Project health encompasses traceability, documentation, adherence to coding conventions, tasks that
reduce maintenance costs and increase accountability, but may not directly impact features.
Overfocus on health can slow velocity (new feature delivery) so the Agile Manifesto suggests
developers should travel light — forgo tasks focused on a project health in favour of higher
feature velocity. Obviously, injudiciously following this suggestion can undermine a project’s
chances for success.
Simultaneously, this shift to CI/CD has allowed the proliferation of Natural Language or Natural
Language and Formal Language textual artefacts that are programmatically accessible: GitHub and
their competitors allow API access to their infrastructure to enable the creation of CI/CD bots.

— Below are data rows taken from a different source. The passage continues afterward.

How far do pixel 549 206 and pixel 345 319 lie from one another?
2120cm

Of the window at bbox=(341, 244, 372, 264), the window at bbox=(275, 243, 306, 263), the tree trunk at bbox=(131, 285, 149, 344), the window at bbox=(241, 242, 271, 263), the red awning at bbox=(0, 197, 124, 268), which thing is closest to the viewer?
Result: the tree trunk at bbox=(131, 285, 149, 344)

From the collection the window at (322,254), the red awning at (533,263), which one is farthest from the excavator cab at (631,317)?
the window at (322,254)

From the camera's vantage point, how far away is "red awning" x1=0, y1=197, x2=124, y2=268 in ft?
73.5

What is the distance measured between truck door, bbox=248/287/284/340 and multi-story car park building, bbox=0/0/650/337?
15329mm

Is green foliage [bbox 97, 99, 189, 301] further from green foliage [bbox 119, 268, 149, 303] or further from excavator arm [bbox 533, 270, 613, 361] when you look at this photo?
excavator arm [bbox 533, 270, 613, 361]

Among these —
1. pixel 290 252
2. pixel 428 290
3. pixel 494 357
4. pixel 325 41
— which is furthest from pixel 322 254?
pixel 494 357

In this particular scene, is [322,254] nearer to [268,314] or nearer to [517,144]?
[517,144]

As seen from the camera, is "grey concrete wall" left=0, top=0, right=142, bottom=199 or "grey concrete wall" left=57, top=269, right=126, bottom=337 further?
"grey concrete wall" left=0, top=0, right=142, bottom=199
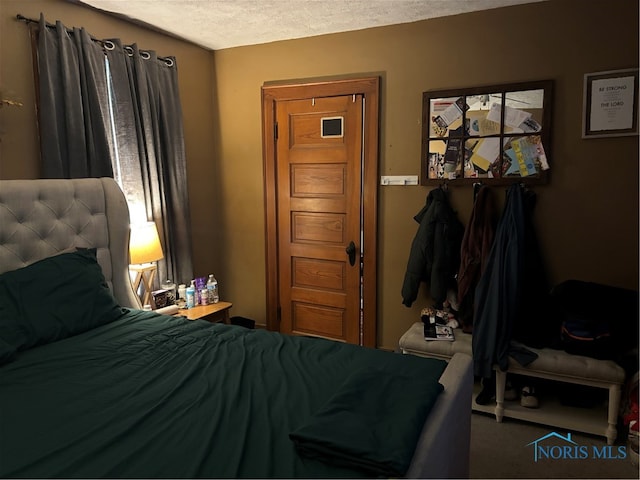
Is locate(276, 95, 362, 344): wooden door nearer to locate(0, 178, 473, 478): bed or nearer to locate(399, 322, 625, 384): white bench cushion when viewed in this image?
locate(399, 322, 625, 384): white bench cushion

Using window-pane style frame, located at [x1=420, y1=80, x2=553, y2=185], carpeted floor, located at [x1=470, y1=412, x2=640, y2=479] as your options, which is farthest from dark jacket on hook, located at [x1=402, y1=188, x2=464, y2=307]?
carpeted floor, located at [x1=470, y1=412, x2=640, y2=479]

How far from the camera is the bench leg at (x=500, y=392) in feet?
8.92

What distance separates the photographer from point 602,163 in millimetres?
2809

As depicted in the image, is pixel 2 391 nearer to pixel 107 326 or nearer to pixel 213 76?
pixel 107 326

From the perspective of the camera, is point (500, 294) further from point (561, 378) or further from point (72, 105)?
point (72, 105)

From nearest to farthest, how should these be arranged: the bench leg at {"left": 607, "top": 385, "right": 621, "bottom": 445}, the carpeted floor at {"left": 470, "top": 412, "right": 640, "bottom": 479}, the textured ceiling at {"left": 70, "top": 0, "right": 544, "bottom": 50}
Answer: the carpeted floor at {"left": 470, "top": 412, "right": 640, "bottom": 479}
the bench leg at {"left": 607, "top": 385, "right": 621, "bottom": 445}
the textured ceiling at {"left": 70, "top": 0, "right": 544, "bottom": 50}

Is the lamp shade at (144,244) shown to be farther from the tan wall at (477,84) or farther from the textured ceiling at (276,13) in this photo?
the textured ceiling at (276,13)

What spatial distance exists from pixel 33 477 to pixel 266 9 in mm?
2801

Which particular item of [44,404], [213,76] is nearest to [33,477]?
[44,404]

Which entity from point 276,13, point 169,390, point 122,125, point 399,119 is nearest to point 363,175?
point 399,119

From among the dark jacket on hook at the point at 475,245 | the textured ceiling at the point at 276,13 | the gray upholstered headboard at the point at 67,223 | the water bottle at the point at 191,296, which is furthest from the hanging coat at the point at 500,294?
the gray upholstered headboard at the point at 67,223

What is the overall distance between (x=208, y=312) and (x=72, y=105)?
1.57m

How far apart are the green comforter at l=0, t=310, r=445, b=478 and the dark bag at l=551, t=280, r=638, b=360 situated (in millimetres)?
1126

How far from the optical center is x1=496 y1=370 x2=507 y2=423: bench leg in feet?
8.92
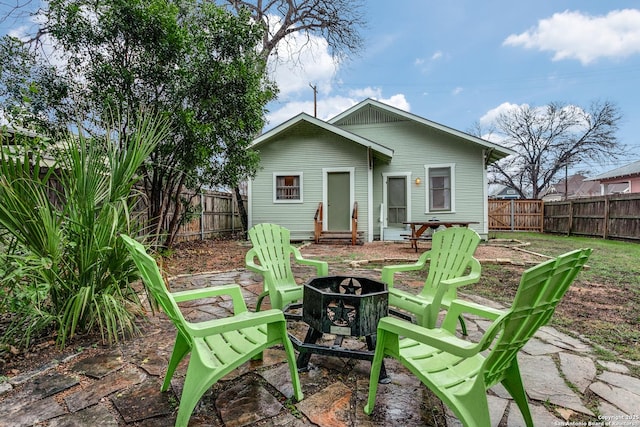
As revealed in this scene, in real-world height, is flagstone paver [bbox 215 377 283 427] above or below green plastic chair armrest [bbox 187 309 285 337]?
below

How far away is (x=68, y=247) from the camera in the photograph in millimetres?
2447

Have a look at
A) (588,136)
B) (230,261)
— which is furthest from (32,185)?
(588,136)

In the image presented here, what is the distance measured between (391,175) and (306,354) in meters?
9.38

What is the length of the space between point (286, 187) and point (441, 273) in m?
8.11

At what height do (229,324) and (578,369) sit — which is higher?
(229,324)

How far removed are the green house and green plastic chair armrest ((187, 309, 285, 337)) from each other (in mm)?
→ 8090

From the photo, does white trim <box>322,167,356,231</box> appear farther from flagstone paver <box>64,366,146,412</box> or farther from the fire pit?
flagstone paver <box>64,366,146,412</box>

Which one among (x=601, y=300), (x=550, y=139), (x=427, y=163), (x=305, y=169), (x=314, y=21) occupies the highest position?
(x=314, y=21)

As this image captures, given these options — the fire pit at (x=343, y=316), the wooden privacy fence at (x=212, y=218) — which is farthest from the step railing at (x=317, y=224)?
the fire pit at (x=343, y=316)

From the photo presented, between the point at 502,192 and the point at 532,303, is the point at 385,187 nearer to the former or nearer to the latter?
the point at 532,303

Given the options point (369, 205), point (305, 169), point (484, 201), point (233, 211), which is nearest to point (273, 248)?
point (369, 205)

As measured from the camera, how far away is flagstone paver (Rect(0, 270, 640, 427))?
1609 mm

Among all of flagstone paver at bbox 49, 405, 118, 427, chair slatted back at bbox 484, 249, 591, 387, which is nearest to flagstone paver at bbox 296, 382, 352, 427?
chair slatted back at bbox 484, 249, 591, 387

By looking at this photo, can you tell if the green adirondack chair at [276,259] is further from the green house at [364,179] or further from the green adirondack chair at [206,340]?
the green house at [364,179]
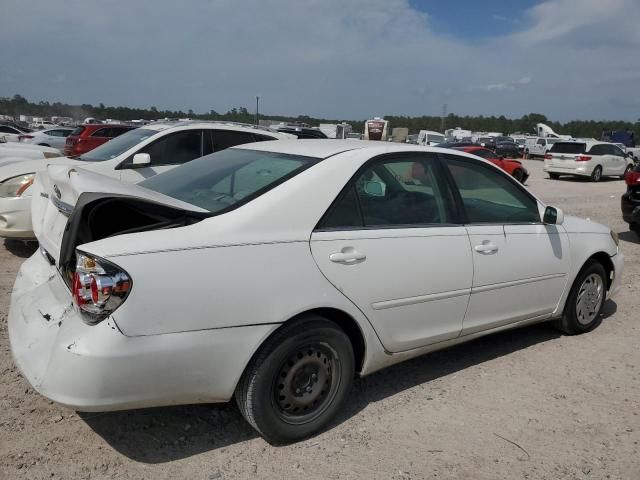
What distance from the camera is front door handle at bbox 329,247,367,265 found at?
2.92m

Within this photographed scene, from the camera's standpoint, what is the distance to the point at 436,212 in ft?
11.7

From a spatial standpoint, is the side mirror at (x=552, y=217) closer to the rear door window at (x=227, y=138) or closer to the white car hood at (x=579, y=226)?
the white car hood at (x=579, y=226)

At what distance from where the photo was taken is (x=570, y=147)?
73.4 feet

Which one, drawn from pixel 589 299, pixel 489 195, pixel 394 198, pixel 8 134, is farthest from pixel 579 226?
pixel 8 134

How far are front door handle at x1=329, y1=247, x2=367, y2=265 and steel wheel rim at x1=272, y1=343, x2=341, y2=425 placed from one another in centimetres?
46

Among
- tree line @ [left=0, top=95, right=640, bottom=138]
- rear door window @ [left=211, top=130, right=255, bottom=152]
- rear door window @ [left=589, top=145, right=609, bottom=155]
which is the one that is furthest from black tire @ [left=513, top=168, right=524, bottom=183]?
tree line @ [left=0, top=95, right=640, bottom=138]

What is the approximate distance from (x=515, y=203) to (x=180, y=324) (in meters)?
2.73

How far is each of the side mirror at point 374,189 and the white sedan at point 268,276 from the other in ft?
0.04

This suggests that approaches from Natural Language Processing and Machine Learning are now
feasible and indeed desirable. This thesis aims to (semi-)automate tasks for this new paradigm and
its attendant infrastructure by bringing to the foreground the relevant NLP and ML techniques.
Under this umbrella, I focus on three synergistic tasks from this domain: (1) improving the issue-pull-request traceability, which can aid existing systems to automatically curate the issue backlog as pull-requests are merged; (2) untangling commits in a version history, which can aid the beforementioned traceability task as well as improve the usability of determining a fault introducing commit, or cherry-picking via tools such as git bisect; (3) mixed-text parsing, to allow better API mining and open new avenues for project-specific code-recommendation tools.